I’m going to take a risk here and make some general remarks on matters that I can only really comment on generally and even then a wee bit cryptically.
I do so while avoiding pretending that I know something about matters I know nothing about. This is a task for a wire-walker or a wing-walker and neither of them is my specialty.
But I would like to question whether many things happening now are as they seem.
Let me give some examples.
What might happen if we find out that situations that look inequitable turn out to be covers for actions that cannot be taken in the light of day?
Supposing using tiers for some financial operations turns out to be a blind for having a certain group go first, tempting them to use their privileged position to engage in unethical or illegal activities, and then trapping them in their own acts. Would that not remove some potential troublemakers from the scene and make what follows easier?
Supposing that what look like constraints on us are really ways of seeing that panic from others or a barrage of recriminations do not ensue. Or reducing the risk of robbery? Or keeping us safe in other ways by making it impossible to discuss the Reval? (Can we spell N-o-n D-i-s-c-l-o-s-u-r-e A-g-r-e-e-m-e-n-t?)
Supposing what look like delays are really ways of getting around tax laws that can’t be changed fast enough so we are being pushed into a different tax year [early 2014 for tax year 2015], by which time [April 2015] the tax laws may have changed?
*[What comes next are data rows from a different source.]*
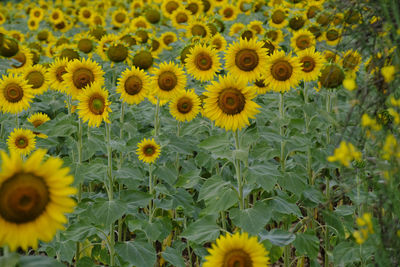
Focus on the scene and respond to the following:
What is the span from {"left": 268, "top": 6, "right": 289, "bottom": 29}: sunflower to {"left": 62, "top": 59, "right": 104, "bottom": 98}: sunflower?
3132mm

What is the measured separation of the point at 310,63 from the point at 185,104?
3.44 ft

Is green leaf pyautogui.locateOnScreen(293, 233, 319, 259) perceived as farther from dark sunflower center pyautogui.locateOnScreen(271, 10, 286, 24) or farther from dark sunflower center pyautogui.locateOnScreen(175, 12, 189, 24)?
dark sunflower center pyautogui.locateOnScreen(175, 12, 189, 24)

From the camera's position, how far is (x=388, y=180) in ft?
5.68

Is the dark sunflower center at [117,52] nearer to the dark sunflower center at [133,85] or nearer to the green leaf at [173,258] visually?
the dark sunflower center at [133,85]

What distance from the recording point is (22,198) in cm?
151

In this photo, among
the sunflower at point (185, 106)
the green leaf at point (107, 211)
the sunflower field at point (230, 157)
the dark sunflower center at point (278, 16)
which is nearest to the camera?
the sunflower field at point (230, 157)

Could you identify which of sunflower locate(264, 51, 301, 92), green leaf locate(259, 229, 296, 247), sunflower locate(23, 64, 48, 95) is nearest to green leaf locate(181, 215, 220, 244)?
green leaf locate(259, 229, 296, 247)

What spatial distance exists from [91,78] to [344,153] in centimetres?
199

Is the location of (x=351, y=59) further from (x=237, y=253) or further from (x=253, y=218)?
(x=237, y=253)

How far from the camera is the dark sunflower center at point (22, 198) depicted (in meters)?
1.50

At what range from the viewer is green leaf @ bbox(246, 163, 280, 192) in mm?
2590

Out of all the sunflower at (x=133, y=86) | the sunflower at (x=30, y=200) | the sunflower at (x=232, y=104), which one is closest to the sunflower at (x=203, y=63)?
the sunflower at (x=133, y=86)

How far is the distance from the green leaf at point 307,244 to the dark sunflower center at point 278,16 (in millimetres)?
3427

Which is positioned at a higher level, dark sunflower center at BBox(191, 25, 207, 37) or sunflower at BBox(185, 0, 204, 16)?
sunflower at BBox(185, 0, 204, 16)
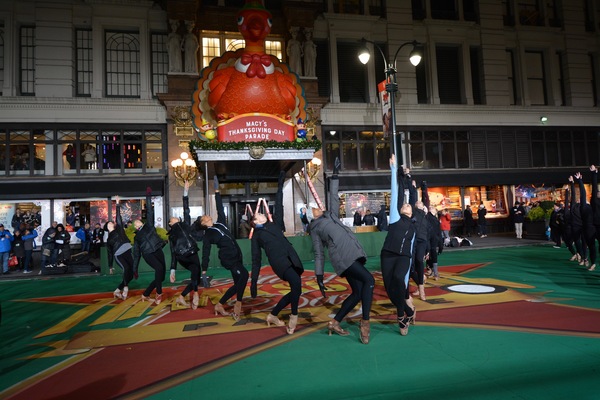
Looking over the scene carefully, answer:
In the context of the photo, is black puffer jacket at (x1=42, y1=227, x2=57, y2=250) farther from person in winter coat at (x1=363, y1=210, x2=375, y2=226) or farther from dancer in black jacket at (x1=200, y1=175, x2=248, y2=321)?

Just saying….
Supposing all these stops and starts are simply ways of getting us accustomed to some situations that are novel to us and require us getting used to?
Was this technique not used with the American people back in the 1960s to bleed off alarm at the thought of going to war in Vietnam? Float trial balloons?
Oh, look. Someone has attacked an American ship in the Gulf of Tonkin (false flag in the end). But this administration will not go to war. Hold the phone. We have go to war. No, we won’t. Didn’t want to but we have to. No, we won’t. This administration tried to avoid it but I’m afraid we have to, etc., leaving the American public thinking the administration had done all it could to avoid the war when in fact it was actually behind the war. (1)
This technique can be used for beneficial purposes too. Supposing all the stops and starts we’ve been going through lately were designed to get us accustomed to new roles and new, expanded responsibilities? The Reval is here. The Reval is not here. It’s here again. It’s not here again. After a while the idea of the Reval becomes quite an everyday thing, rather than a huge challenge. Has not all this back-and-forth made that possible?
Do I know what I’m talking about? No, I don’t. Am I making recommendations? No, I’m not. Just trying to stimulate some new ways of thinking….
Footnotes
(1) See, for instance, Isidore Ziferstein, Psychological Habituation to War: A Sociopsychological Case Study. American Orthopsychiatric Association, 1967, 12 pages.